We brag about “freedom.” Yeah, freedom to pick between Pepsi and Coke. Freedom to choose which billionaire owns the store you shop at. Freedom to elect one of two professional liars every four years. But hey, no kings! That makes it all better, right? Meanwhile, the guy with the crown in England at least admits he’s a king. Our kings pretend they’re “public servants.” Public servants! The only thing they serve is themselves, on a silver platter, with your tax dollars. And we? We don’t get no respect.
And the best part? The people eat it up! They chant it, they scream it: “No kings!” Meanwhile they’re kneeling at the altar of Amazon, Target, Starbucks, CNN, Fox News, TikTok—pick your king, folks. They just don’t call it royalty anymore, they call it “brand loyalty.”
Then came the pandemic. Oh boy. Suddenly, all the mom-and-pop shops got padlocked tighter than grandma’s liquor cabinet, while every giant corporation stayed wide open. Because apparently viruses only hang out at Joe’s Hardware, not at Target. But I didn’t care, as long as I could get my Starbucks and my Target, I was fine. No kings! And yet… we got treated like peasants. We got no respect.
“Take the jab or lose your job.” That’s not a choice, that’s a mob shakedown with a doctor’s note. Couldn’t go to a restaurant without flashing your vaccine papers like it’s East Berlin, 1962. And people lined up smiling, like, “Yes sir, may I have another?” No kings, just a bunch of bureaucrats in paper crowns telling you how to eat dinner. And guess what? We didn’t get any respect.

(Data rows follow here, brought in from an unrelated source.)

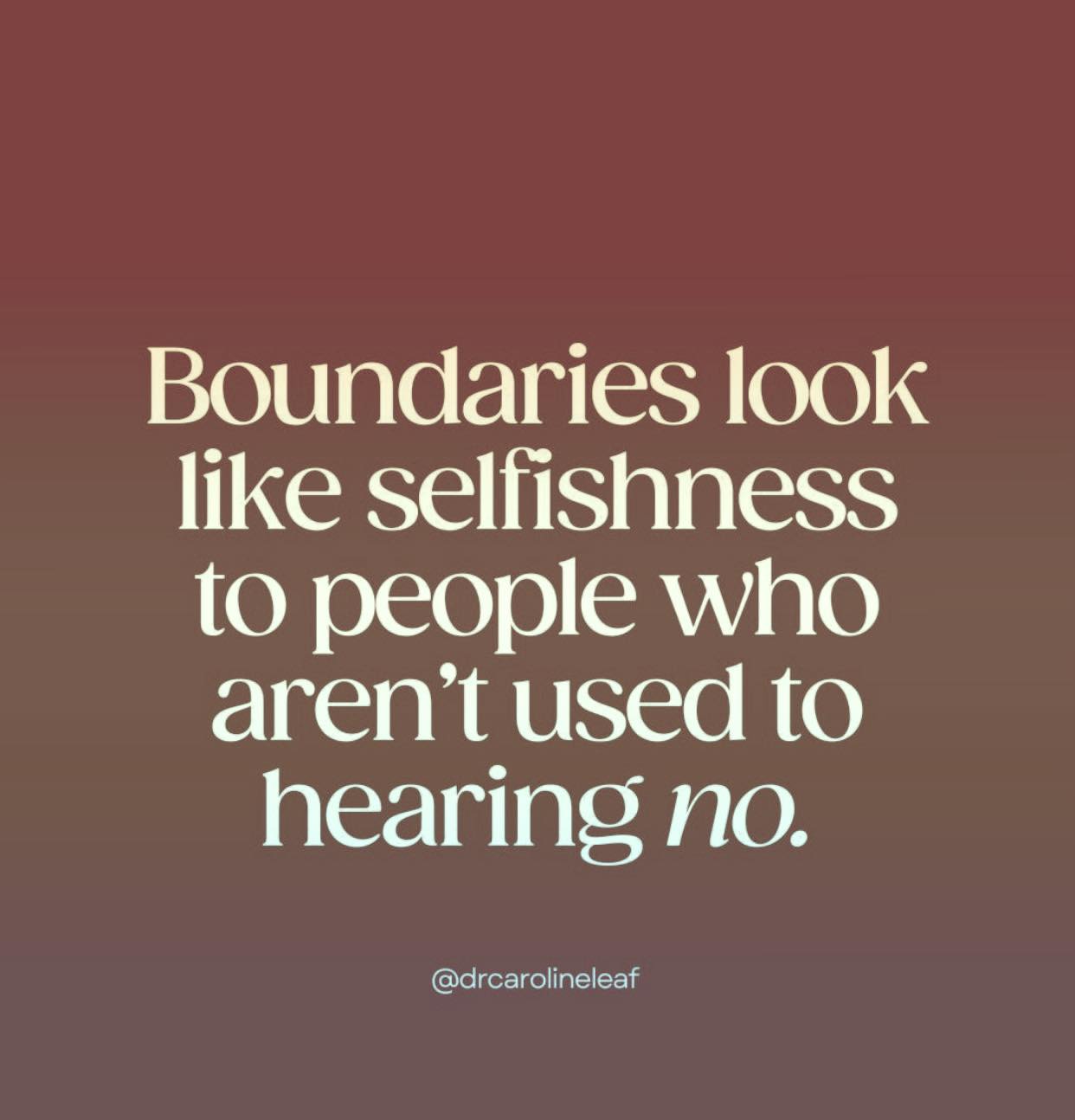 Boundaries can look like selfishness to people who benefited from you having none.
Saying “no” doesn’t make you rude, uncaring, or difficult. Healthy boundaries are one of the most important ways we protect our mental health, relationships, energy, and peace. They help us communicate what we need, what we value, and what we will or will not tolerate.
Boundary setting can feel uncomfortable at first — especially if you’re used to putting everyone else first. But boundaries are not walls meant to push people away. They are guidelines that create healthier, safer, and more respectful relationships.
You are allowed to:
• Say no without guilt
• Protect your time and energy
• Take space when needed
• Change your mind
• Prioritize your mental health
• Expect respect from others
The people who truly care about you may need time to adjust, but healthy relationships grow stronger with clear communication and mutual respect.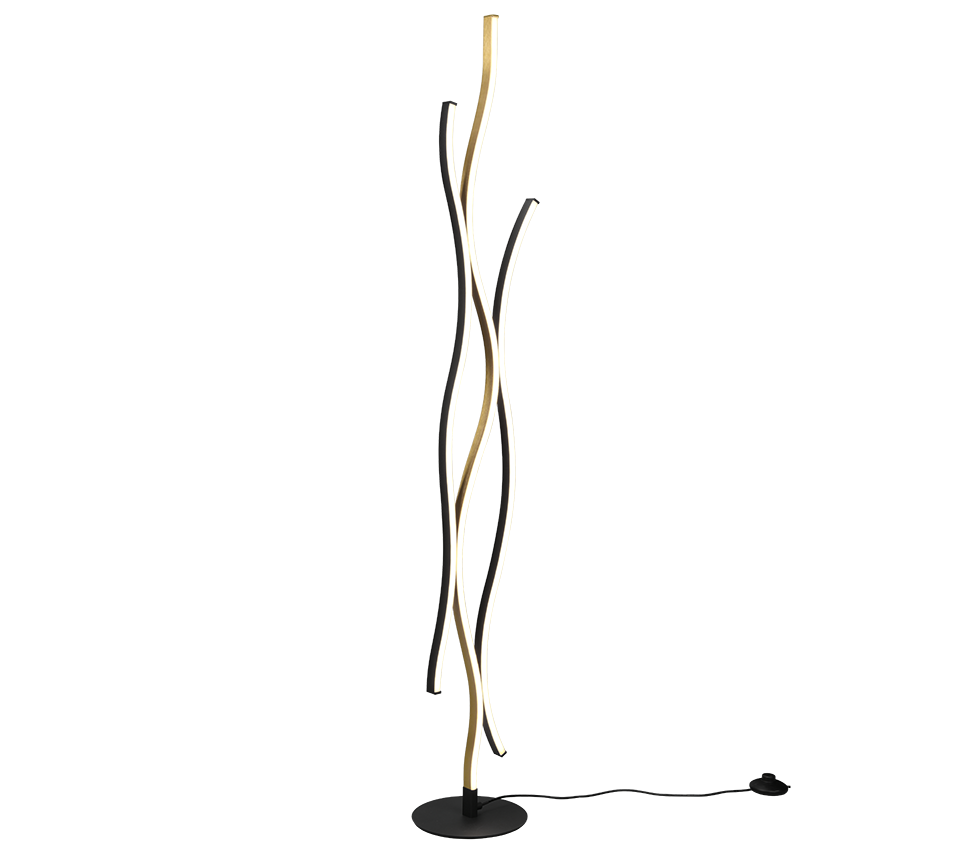 Blaze LED floor lamp matt brass — 441210308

Hospitals—oh, that was rich. Couldn’t even hold grandma’s hand while she checked out of life. Nah, rules are rules. She had to die alone, in a room full of strangers in plastic suits. That’s compassion, 21st-century style. And the schools—oh, let’s torch an entire generation’s education, keep the kids home, turn ‘em into iPad zombies. But hey, at least Fauci got to do another TV spot. No kings! And the kids? They didn’t get no respect.
Then the magic potion. “Take it and you’ll never get sick!” Remember that fairy tale? First it was 100 percent, then 95, then 75, then “ehh, maybe it sorta helps, who knows, buy another booster.” It was like a used car salesman in a lab coat. And when people pointed out, “Hey, this thing doesn’t do what you promised,” they got censored, banned, erased from the internet like they never existed. Free speech? No kings, baby! Just corporate censors in yoga pants deciding what you’re allowed to think. And let me tell you—nobody got respect.

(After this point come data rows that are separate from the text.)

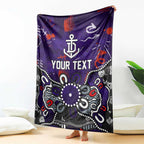 Personalized Fremantle Dockers Blanket Aboriginal Dot Painting Graffiti Style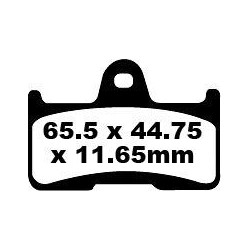 Plaquettes de frein EBC carbone série Off-road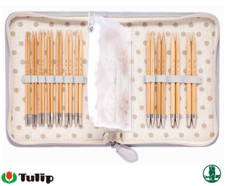 Tulip Interchangeable Bamboo Circular Needle Set Carry C Long Gray TCC-07 702K1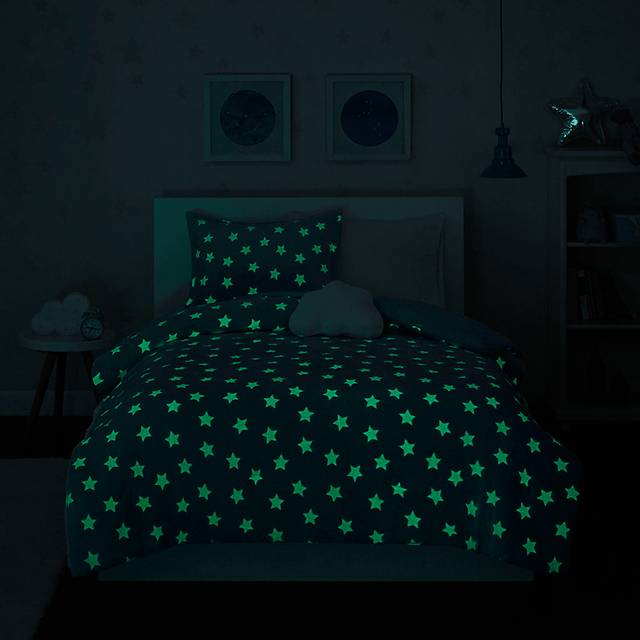 Kids Plush Stars Aqua Twin Comforter Set - Thumbnail - Image 13
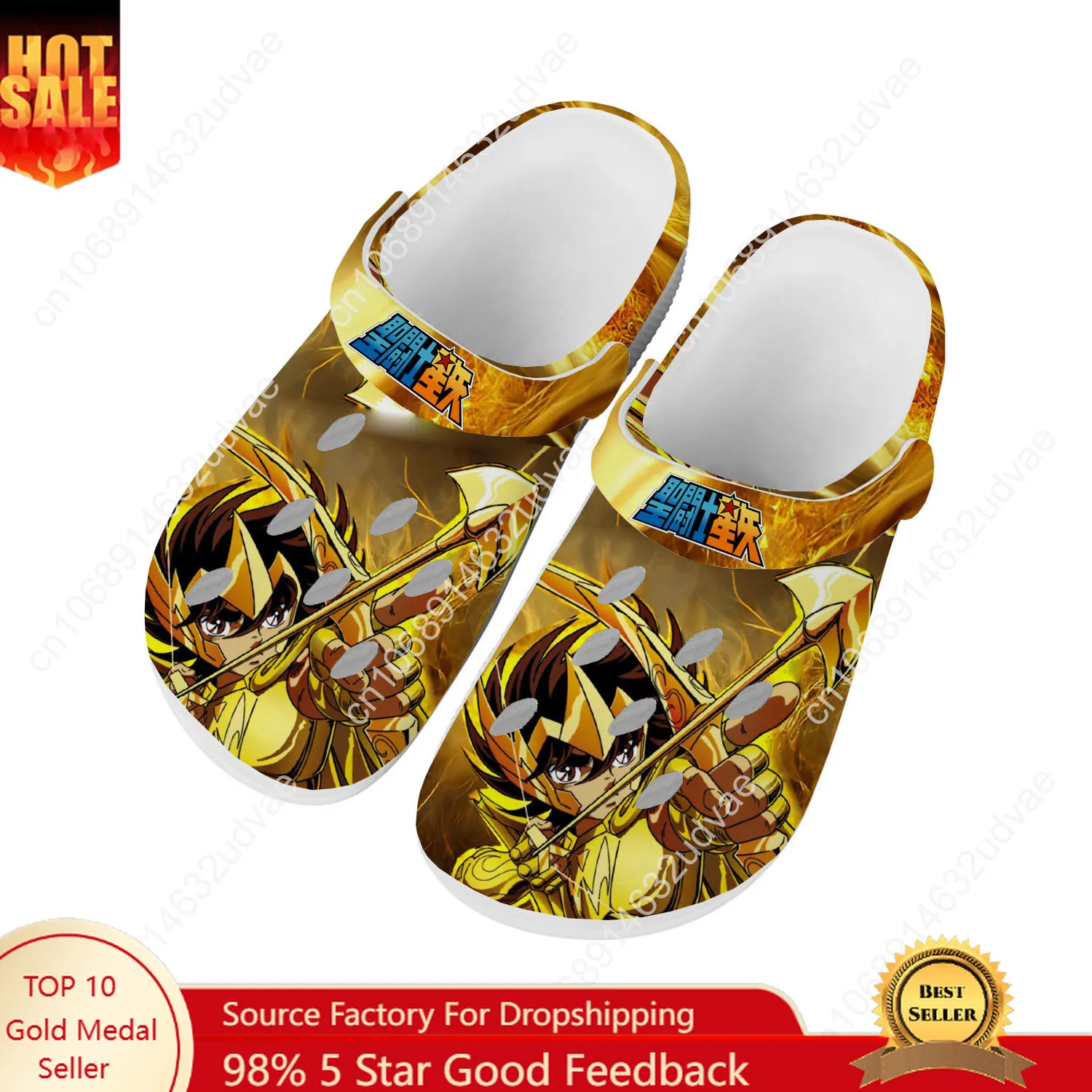 

Saint Seiya Water Shoes Men Women Teenager Comfortable Fashion Home Garden Clogs Custom Sandals Beach Breathable Hole Slippers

And here’s the kicker: you don’t actually hate authoritarianism. You just hate whatever the news algorithm tells you to hate. Hate this, hate that, scroll, click, obey. When the government really went authoritarian, everybody said, “Yes sir, more please, I’ll take two with oat milk.” That’s the joke. That’s the punchline. No kings, no dictators, just smiling managers with clipboards. And us? We complied, we forgot, we moved on to the next outrage.
So yeah—no kings. Just puppets with fancier strings. And the whole time, folks like me, folks like you—we didn’t get no respect.

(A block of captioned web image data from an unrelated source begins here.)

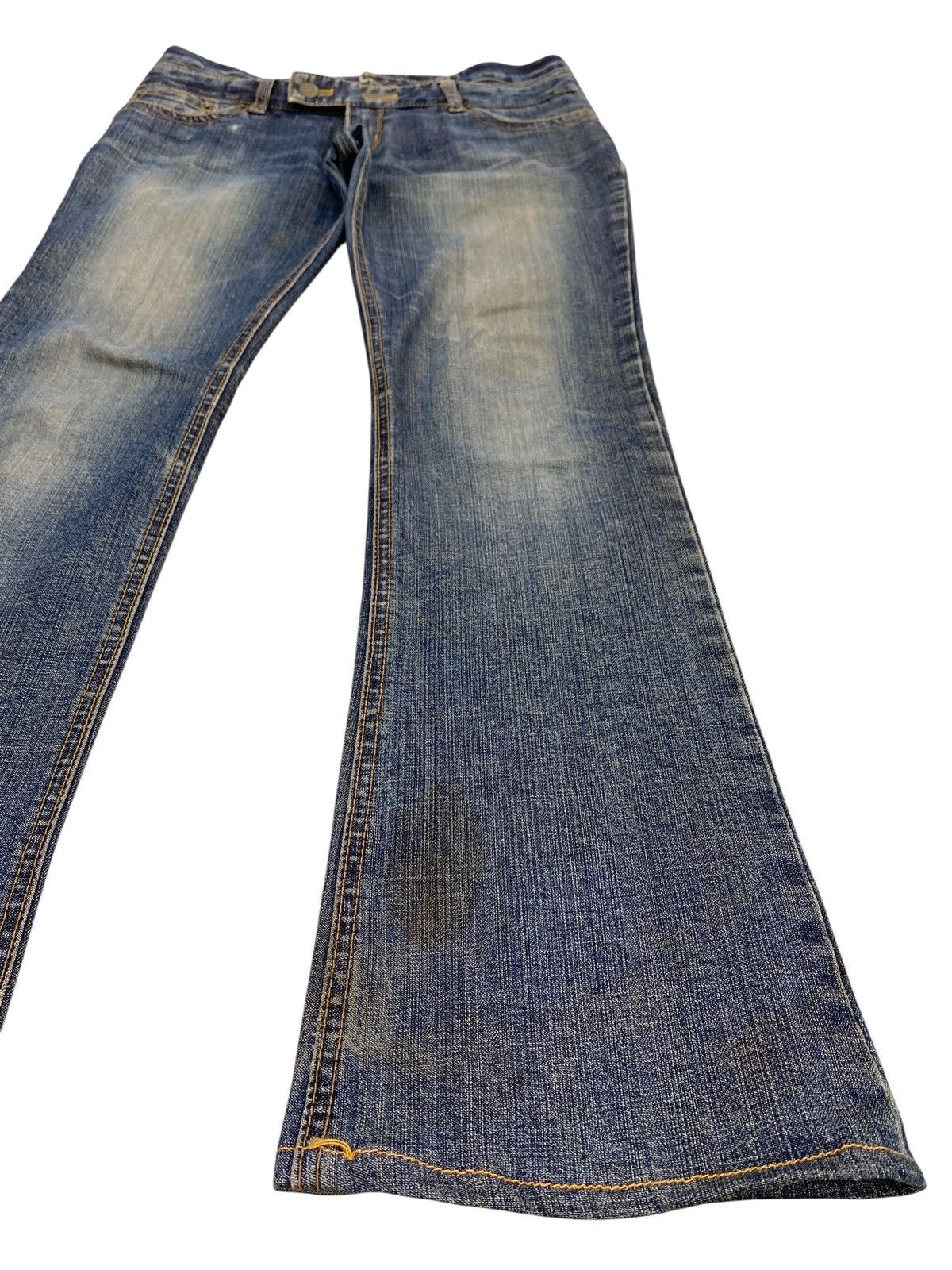 Other Japanese Brand Double Waist Style Faded Jeans Size US 32 / EU 48 - 6 Thumbnail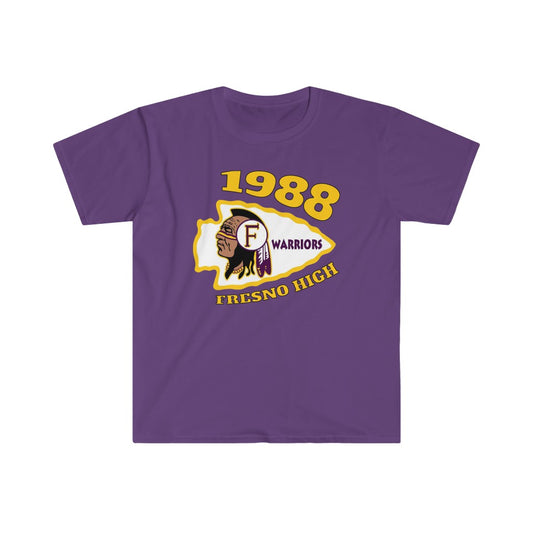 1988 Fresno High School - Unisex Softstyle T-Shirt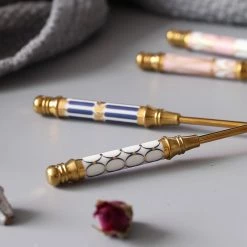 Staunton And Henry Gatsby Elegant Modern Dessert Spoons - Set Of 4 Kitchen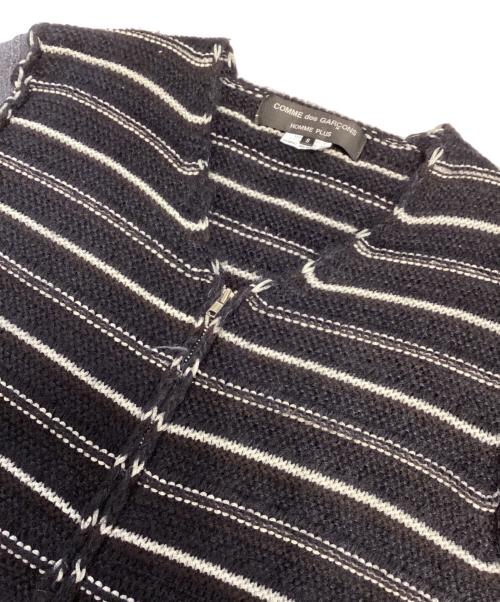 COMME des GARCONS HOMME PLUS（コムデギャルソンオムプリュス）COMME des GARCONS HOMME PLUS (コムデギャルソンオムプリュス) インサイドアウトジップニットカーディガン ネイビー サイズ:Sの古着・服飾アイテム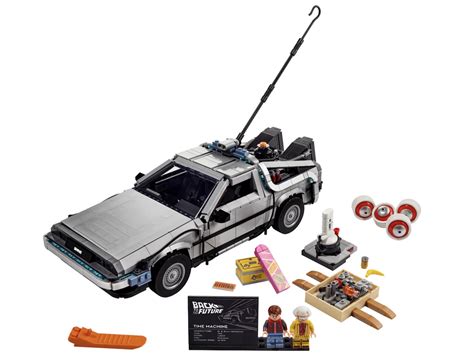 BACK TO THE FUTURE DeLorean LEGO Set Includes All Three Film Versions - Nerdist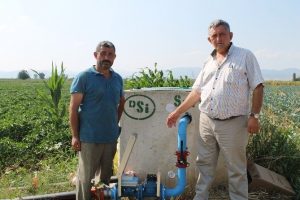 Bursa'da 55 bin d&ouml;n&uuml;m arazi uydudan sulanacak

Record Scratch – Back at Work (Visual – Autodidact Construction Worker)
The harsh truth is that far-left Democrats, in their relentless overreach and exaggerated rhetoric, are doing irreparable damage to their own party. By pushing absurd policies and clinging to narratives like “no kings” while exercising blatant authoritarianism, they have alienated everyday Americans who simply want common sense. The rest of the nation is increasingly coming to the conclusion that they are sick and tired of being manipulated, censored, and controlled. What people now demand is straightforward, honest leadership—no kings, no manufactured outrage, and above all, no more hogwash.